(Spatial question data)
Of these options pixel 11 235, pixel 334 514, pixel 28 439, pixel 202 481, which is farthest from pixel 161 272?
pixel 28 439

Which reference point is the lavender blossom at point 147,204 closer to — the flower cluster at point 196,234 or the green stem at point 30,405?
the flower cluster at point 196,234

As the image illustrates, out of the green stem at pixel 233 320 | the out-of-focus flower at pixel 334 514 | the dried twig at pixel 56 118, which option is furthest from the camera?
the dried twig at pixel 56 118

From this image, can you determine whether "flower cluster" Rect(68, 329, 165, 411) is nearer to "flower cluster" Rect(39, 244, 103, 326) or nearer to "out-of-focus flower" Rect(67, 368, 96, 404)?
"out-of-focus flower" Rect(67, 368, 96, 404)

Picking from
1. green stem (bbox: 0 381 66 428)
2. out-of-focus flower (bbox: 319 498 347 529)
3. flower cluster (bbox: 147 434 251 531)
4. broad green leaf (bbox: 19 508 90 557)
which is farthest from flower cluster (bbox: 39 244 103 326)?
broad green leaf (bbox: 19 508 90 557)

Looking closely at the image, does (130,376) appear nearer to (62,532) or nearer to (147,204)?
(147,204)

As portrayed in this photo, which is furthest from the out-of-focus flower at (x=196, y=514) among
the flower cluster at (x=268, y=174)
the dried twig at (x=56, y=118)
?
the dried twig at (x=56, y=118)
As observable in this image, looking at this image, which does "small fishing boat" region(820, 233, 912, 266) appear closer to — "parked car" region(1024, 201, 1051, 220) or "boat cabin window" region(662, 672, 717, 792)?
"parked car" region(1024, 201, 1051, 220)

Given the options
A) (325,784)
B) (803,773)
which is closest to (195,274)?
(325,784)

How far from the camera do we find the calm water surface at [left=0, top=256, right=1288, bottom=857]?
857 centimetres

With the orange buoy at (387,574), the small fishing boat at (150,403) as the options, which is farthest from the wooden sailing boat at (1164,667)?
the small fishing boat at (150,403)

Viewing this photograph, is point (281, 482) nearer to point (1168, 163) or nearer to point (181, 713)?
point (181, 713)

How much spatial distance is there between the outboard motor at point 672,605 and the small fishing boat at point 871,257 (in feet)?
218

> _Exercise_
Could you put the data above into a JSON list of strings, with one string for each line and blank lines left out?

> _Solution for this task_
[
  "Of these options pixel 11 235, pixel 334 514, pixel 28 439, pixel 202 481, which is farthest from pixel 161 272?",
  "pixel 28 439",
  "Which reference point is the lavender blossom at point 147,204 closer to — the flower cluster at point 196,234 or the green stem at point 30,405?",
  "the flower cluster at point 196,234",
  "As the image illustrates, out of the green stem at pixel 233 320 | the out-of-focus flower at pixel 334 514 | the dried twig at pixel 56 118, which option is furthest from the camera?",
  "the dried twig at pixel 56 118",
  "From this image, can you determine whether \"flower cluster\" Rect(68, 329, 165, 411) is nearer to \"flower cluster\" Rect(39, 244, 103, 326) or nearer to \"out-of-focus flower\" Rect(67, 368, 96, 404)?",
  "\"out-of-focus flower\" Rect(67, 368, 96, 404)",
  "Picking from",
  "1. green stem (bbox: 0 381 66 428)",
  "2. out-of-focus flower (bbox: 319 498 347 529)",
  "3. flower cluster (bbox: 147 434 251 531)",
  "4. broad green leaf (bbox: 19 508 90 557)",
  "which is farthest from flower cluster (bbox: 39 244 103 326)?",
  "broad green leaf (bbox: 19 508 90 557)",
  "Looking closely at the image, does (130,376) appear nearer to (62,532) or nearer to (147,204)?",
  "(147,204)",
  "As portrayed in this photo, which is furthest from the out-of-focus flower at (x=196, y=514) among",
  "the flower cluster at (x=268, y=174)",
  "the dried twig at (x=56, y=118)",
  "?",
  "the dried twig at (x=56, y=118)",
  "As observable in this image, looking at this image, which does \"small fishing boat\" region(820, 233, 912, 266) appear closer to — \"parked car\" region(1024, 201, 1051, 220) or \"boat cabin window\" region(662, 672, 717, 792)?",
  "\"parked car\" region(1024, 201, 1051, 220)",
  "Given the options",
  "A) (325,784)",
  "B) (803,773)",
  "which is closest to (195,274)?",
  "(325,784)",
  "How far from the camera do we find the calm water surface at [left=0, top=256, right=1288, bottom=857]?",
  "857 centimetres",
  "With the orange buoy at (387,574), the small fishing boat at (150,403) as the options, which is farthest from the wooden sailing boat at (1164,667)?",
  "the small fishing boat at (150,403)",
  "Viewing this photograph, is point (281, 482) nearer to point (1168, 163) or nearer to point (181, 713)?",
  "point (181, 713)",
  "How much spatial distance is there between the outboard motor at point 672,605 and the small fishing boat at point 871,257 (in feet)?",
  "218"
]